They made most beautiful embroidery. Articles of clothing had vines, trees, fruits, flowers, and other designs worked on them and also words and mottoes and texts from the Bible. Some of the christening caps and robes of the babies had beautiful embroidered work on them. Among the embroidered goods of those days were the mourning pieces. They had worked on them weeping willows and urns, tombs and mourning figures, epitaphs, and names of deceased members of the family or friends with dates of their deaths.
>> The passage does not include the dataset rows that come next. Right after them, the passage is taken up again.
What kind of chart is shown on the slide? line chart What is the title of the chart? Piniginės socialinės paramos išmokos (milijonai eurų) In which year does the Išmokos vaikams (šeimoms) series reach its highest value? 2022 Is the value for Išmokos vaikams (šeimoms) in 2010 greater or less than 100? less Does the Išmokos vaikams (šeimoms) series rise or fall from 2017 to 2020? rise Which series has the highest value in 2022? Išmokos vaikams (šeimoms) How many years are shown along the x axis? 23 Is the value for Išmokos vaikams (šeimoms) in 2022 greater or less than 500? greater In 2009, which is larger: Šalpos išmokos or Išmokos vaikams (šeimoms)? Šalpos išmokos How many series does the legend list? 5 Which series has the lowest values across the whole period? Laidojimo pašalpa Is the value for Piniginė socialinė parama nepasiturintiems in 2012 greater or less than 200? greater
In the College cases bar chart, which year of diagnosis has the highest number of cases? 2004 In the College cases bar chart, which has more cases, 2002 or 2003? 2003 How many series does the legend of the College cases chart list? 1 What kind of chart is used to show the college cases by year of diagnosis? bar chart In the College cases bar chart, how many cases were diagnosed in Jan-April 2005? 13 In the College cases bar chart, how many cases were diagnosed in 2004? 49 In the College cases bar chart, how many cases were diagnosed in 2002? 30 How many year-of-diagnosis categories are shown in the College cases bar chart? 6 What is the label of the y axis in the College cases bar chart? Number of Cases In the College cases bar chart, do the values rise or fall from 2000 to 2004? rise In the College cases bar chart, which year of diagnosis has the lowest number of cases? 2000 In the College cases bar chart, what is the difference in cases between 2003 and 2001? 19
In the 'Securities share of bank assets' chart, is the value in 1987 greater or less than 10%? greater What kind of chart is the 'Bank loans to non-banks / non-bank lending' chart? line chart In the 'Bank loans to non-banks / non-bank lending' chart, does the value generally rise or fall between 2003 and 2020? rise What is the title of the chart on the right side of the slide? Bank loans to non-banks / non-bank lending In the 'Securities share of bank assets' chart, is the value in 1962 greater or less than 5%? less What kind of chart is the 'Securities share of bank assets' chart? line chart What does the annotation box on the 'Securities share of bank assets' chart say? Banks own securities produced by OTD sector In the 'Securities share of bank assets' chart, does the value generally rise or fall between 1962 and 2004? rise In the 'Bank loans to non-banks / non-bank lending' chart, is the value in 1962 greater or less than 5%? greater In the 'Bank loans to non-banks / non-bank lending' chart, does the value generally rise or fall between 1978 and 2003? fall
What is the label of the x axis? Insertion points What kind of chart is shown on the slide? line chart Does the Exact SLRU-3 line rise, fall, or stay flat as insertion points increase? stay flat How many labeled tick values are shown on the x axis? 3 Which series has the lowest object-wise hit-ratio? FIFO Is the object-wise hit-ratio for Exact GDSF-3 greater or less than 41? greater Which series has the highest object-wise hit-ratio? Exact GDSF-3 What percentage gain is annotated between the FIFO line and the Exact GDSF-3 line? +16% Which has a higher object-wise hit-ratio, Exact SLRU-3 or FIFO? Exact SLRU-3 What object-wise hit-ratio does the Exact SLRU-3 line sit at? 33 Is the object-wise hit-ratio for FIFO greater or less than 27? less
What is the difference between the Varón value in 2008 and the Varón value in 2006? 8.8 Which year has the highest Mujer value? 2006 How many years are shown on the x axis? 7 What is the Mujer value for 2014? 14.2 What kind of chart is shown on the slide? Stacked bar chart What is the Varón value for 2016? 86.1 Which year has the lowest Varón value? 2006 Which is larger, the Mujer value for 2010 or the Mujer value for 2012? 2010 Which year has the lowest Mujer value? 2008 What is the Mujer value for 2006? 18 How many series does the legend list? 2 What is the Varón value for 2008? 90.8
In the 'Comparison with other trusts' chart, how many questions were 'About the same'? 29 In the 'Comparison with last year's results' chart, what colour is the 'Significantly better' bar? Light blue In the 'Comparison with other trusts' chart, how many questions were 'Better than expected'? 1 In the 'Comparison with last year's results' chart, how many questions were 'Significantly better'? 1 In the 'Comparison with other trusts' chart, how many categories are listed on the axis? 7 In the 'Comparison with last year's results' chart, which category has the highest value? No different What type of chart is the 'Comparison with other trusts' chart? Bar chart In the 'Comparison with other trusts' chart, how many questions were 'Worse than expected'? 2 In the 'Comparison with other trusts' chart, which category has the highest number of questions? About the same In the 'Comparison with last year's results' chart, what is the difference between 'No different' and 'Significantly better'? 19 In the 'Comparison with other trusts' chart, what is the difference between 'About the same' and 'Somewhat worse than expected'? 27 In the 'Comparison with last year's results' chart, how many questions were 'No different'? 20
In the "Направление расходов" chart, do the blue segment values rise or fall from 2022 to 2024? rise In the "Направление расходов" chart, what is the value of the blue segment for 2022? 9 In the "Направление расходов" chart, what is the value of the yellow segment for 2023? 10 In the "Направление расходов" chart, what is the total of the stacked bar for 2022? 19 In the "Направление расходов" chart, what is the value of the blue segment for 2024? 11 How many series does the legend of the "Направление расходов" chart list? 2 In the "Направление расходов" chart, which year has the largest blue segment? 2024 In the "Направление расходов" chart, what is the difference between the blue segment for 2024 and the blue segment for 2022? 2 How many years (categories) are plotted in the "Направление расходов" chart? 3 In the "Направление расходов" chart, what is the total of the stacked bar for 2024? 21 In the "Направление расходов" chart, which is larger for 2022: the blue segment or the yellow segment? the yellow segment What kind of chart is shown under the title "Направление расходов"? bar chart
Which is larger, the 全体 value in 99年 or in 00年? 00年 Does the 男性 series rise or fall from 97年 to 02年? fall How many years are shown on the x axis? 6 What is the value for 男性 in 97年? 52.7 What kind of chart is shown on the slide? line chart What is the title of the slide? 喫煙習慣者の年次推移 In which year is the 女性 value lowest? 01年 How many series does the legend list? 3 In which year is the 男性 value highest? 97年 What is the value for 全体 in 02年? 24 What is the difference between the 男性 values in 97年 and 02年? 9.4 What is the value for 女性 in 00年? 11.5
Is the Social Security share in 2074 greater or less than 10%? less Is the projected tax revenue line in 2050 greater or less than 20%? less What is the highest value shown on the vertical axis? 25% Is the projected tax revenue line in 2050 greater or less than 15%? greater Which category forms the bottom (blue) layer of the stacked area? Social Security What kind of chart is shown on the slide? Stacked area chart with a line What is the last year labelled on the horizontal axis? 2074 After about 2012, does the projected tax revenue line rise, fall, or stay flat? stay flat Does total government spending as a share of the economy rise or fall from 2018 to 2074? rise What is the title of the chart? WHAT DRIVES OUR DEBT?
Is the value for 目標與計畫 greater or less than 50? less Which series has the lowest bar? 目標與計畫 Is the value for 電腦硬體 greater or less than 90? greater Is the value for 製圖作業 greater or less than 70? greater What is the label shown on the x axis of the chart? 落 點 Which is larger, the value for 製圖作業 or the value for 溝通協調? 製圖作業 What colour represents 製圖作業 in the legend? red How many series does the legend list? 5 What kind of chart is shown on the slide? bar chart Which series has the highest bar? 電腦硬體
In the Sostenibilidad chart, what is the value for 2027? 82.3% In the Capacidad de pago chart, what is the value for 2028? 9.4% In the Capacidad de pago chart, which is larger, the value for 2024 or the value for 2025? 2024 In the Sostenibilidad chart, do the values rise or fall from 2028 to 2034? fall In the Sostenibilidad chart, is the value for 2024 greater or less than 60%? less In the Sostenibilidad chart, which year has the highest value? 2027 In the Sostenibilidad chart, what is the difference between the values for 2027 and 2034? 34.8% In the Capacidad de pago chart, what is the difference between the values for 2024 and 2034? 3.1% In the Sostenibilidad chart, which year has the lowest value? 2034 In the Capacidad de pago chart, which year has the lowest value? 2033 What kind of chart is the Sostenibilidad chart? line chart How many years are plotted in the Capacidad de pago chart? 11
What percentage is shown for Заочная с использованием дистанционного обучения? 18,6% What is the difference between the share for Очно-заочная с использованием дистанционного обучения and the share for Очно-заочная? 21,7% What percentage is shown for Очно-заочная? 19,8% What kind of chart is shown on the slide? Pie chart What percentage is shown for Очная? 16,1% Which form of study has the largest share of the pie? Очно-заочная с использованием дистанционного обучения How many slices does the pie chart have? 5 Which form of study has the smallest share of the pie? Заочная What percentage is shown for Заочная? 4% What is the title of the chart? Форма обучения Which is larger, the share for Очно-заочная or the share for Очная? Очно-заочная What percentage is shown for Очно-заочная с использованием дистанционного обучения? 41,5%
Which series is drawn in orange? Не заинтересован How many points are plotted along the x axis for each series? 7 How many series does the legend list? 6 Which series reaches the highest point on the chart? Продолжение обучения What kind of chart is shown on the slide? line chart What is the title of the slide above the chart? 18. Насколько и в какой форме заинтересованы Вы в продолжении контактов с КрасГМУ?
One piece of embroidering which was done by every little girl in families of standing was the making of a sampler, which consisted of a long and narrow, or nearly square, piece of linen canvas with designs worked in colored silks and wools. These were among the works of children in early colonial times, as there is one still preserved made by a daughter of a Pilgrim Father and another bearing on it the date of 1654. In the older samplers there was little bother with realism in using the colors as a green horse might be alongside a blue tree and the green horse might have his legs worked in red. On them were worked crude or strangely represented trees and fruits and flowers and animals. There were verses embroidered and portions of hymns and sometimes pictures portraying family or public events. Some were quite pretentious, one such sampler shows the Old South Church with a coach passing by it and ladies and gentlemen on horses and afoot in the costumes of the time, and even a negro lad holding a horse, and birds flying in the air above them.

Laces were made for using on pillows and made on net for veils and collars and caps. "Girls spent years working on a single collar or tucker. Sometimes medallions of this net lace were embroidered down upon fine linen lawn. I have infants' caps of this beautiful work, finer than any needlework of to-day."[371]

Netting was another of their arts, the net being used on coverlets and curtains and valances, this kind being made of cotton thread or twine, while a finer kind was made of silk or fine cotton for trimming sacks and petticoats; also netted purses and work-bags as well as knitted ones were made. On small looms they made tapes and braids and ribbons for use as glove-ties, shoe-strings, hair-laces, stay-laces, garters, hatbands, belts, etc.

They did painting on glass, representing fruits and flowers, and an especial subject was coats of arms. They made feather-work, which consisted in pasting small feathers or portions of feathers together to form flowers for use on head-dresses and bonnets. Another form of decorative work indulged in by colonial women was the cutting of designs out of stiff paper with scissors. They cut out coats of arms, valentines, wreaths of flowers, marine views, religious symbols, animals, landscapes, and other designs. They were sometimes mounted on black paper, framed and glazed, and given as presents to friends.

Religion.

The first places of worship in Virginia were thus described by Captain John Smith:

"Wee did hang an awning, which is an old saile, to three of foure trees to shadow us from the Sunne; our walls were railes of wood; our seats unhewed trees till we cut plankes; our Pulpit a bar of wood nailed to two neighbouring trees. In foul weather we shifted into an old rotten tent; this came by way of adventure for new. This was our Church till we built a homely thing like a barne set upon Cratchets, covered with rafts, sedge, and earth; so also was the walls; the best of our houses were of like curiosity, that could neither well defend from wind nor rain."[373]

In a short time a timber church sixty feet long was built and some years afterward this church was replaced by a brick one. Some of the churches in the Southern colonies were modeled in shape after the old English churches and were built of stone, but most of them were wooden buildings without "spires or towers or steeples."

In 1646 the Dutch built a little wooden church in Fort Orange. The first church at Albany was built in 1657 and it was simply a blockhouse with loopholes for permitting guns to be fired through in case of an Indian attack and three small cannon were placed on the roof. The first church in New Amsterdam was built of stone and it was seventy-two feet long. The first church in Brooklyn was built in 1666 and it had thick stone walls with a steep peaked roof with an open belfry on top. Many of the old Dutch churches were six-sided or eight-sided with a high, steep, pyramidal roof, topped with a belfry on which was a weather-vane.